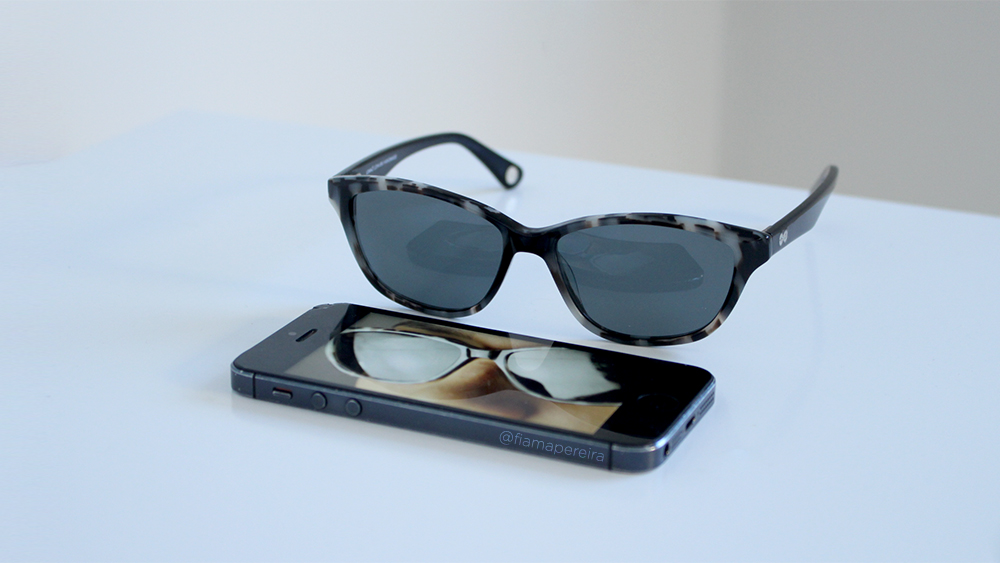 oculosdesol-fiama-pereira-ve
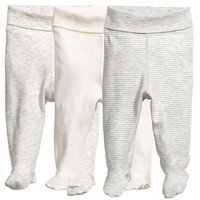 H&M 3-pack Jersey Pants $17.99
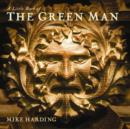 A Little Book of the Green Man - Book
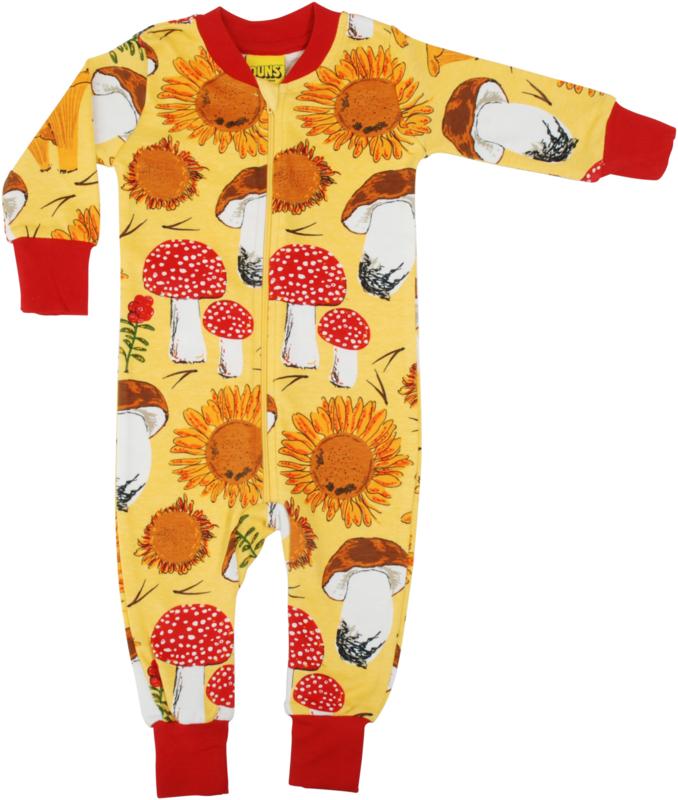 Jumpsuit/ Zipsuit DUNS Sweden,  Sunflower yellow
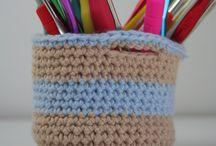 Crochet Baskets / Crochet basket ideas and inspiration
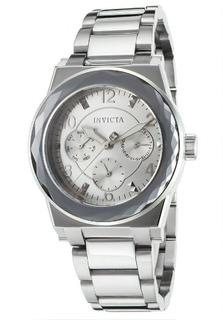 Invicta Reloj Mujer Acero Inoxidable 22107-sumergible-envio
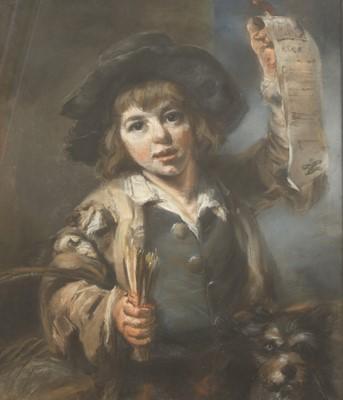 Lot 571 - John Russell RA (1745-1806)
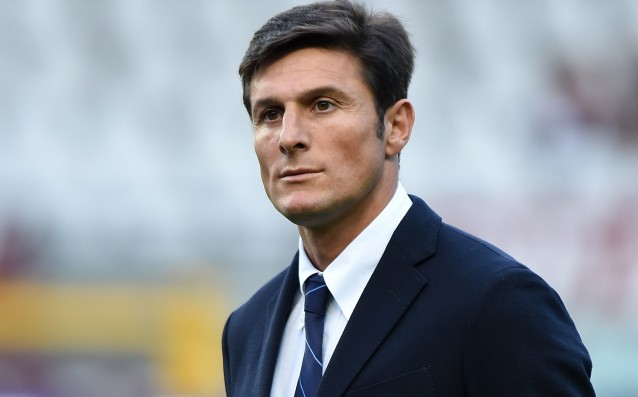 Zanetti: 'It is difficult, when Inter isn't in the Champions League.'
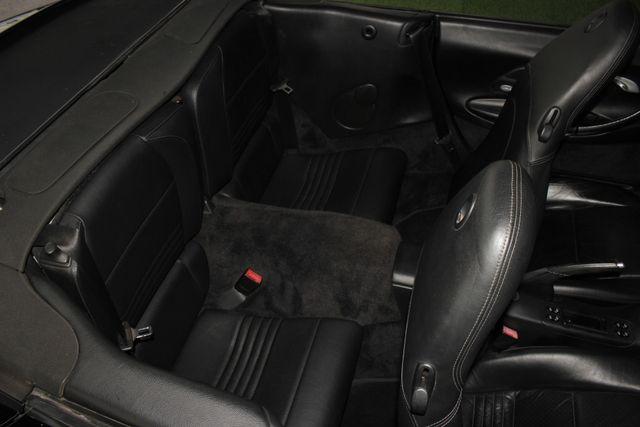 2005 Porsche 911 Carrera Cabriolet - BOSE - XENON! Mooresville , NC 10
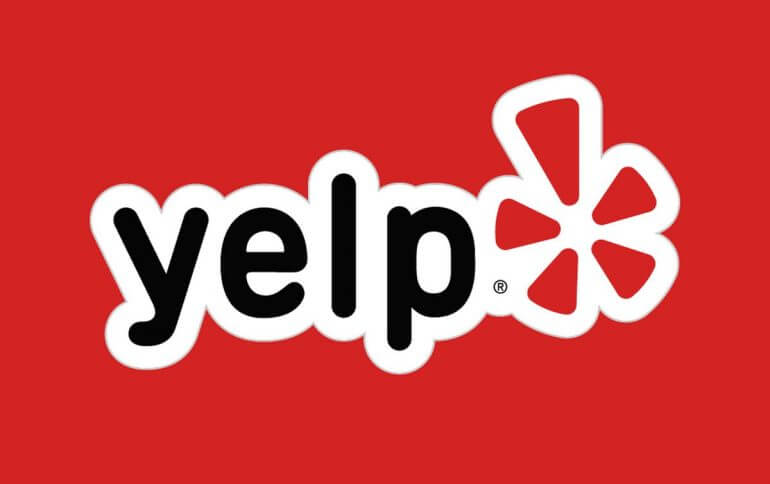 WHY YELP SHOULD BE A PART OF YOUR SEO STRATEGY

##########

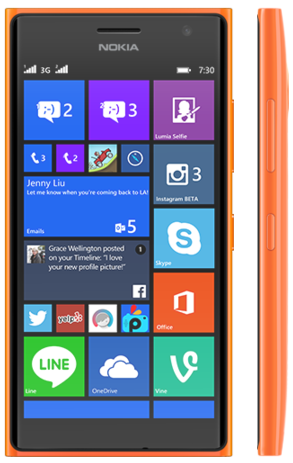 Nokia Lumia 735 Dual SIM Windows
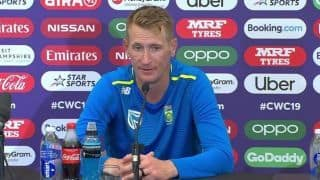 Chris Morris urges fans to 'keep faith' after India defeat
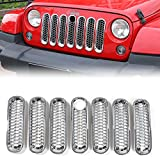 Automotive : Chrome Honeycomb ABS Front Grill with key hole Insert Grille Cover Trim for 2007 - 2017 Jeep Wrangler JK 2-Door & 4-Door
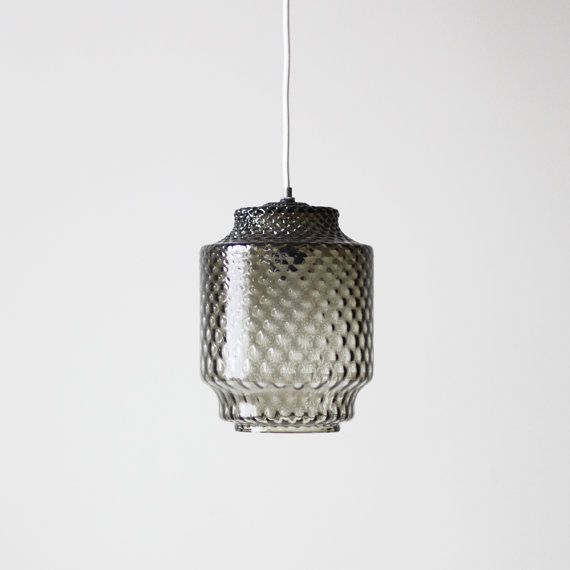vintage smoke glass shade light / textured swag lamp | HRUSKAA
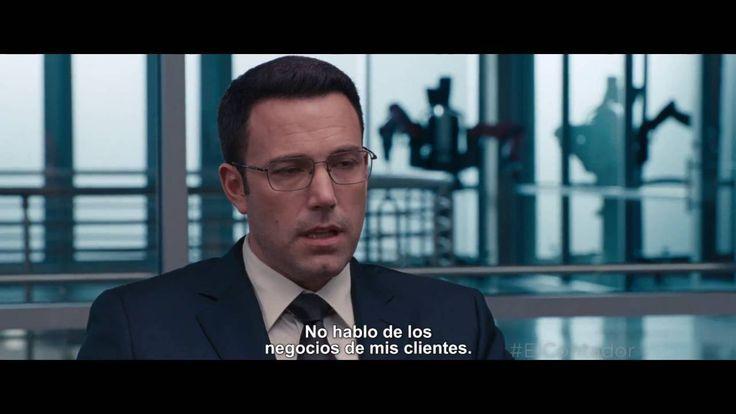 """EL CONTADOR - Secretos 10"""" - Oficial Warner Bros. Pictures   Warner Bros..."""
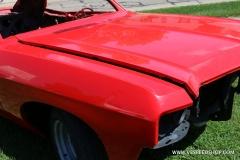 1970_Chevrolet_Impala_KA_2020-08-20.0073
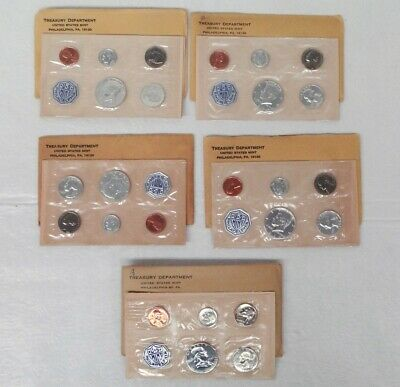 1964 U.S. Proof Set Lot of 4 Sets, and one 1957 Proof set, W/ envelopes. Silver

##########

To do
Beginning with the line above that has "Lot 571 - John Russell RA (1745-1806)" and going on through the line that has "WHY YELP SHOULD", retype every line exactly and add nothing else; drop the pictures.

Reply to the task
 Lot 571 - John Russell RA (1745-1806)
 Zanetti: 'It is difficult, when Inter isn't in the Champions League.'
 2005 Porsche 911 Carrera Cabriolet - BOSE - XENON! Mooresville , NC 10
 WHY YELP SHOULD BE A PART OF YOUR SEO STRATEGY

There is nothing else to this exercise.